A group of tech researchers have developed software which can hack a credit card in about 6 seconds. If you’ve purchased anything online or have had to give your credit card number over the phone, then you know that having just the credit card number isn’t enough. For additional validation, you also need the expiration date, the CVV, and the ZIP code. Now all 3 points of validation can be unlocked with a few keystrokes and the click of a mouse.
The program is essentially a form of brute force attack, similar to what is used in DDoS attacks. The hacker can enter a credit card number, then mass query e-commerce sites tens of thousands of times until the correct combination is discovered. Further, with a little tweaking, the data found by the program can be correlated with issuing banks and ATM skimmers to determine where the cards have been used and pinpoint the owner’s home address.
MasterCards are not susceptible to this type of attack as their system automatically shuts down credit cards after 100 attempts. Other brands, such as Visa, do not have this safeguard in place.
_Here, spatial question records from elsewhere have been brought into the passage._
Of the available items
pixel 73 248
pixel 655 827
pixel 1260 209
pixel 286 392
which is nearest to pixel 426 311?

Luckily the researchers are not malicious with this new program. Instead, what they’ve done is discover a fairly large security flaw in our payment technology. To thwart these types of attacks, they recommend either centralization or standardization. With centralization, payment gateways would need the ability to view all payment attempts associated with its network, shutting down the brute force attempt. The standardization approach would require all merchants to offer the same payment interface.
In addition to this discovery, the developers have reason to believe that these types of attacks are already happening in the real world. If you haven’t checked your credit card statement in a while, now may be a great time to ensure you don’t have any unrecognized charges or login attempts.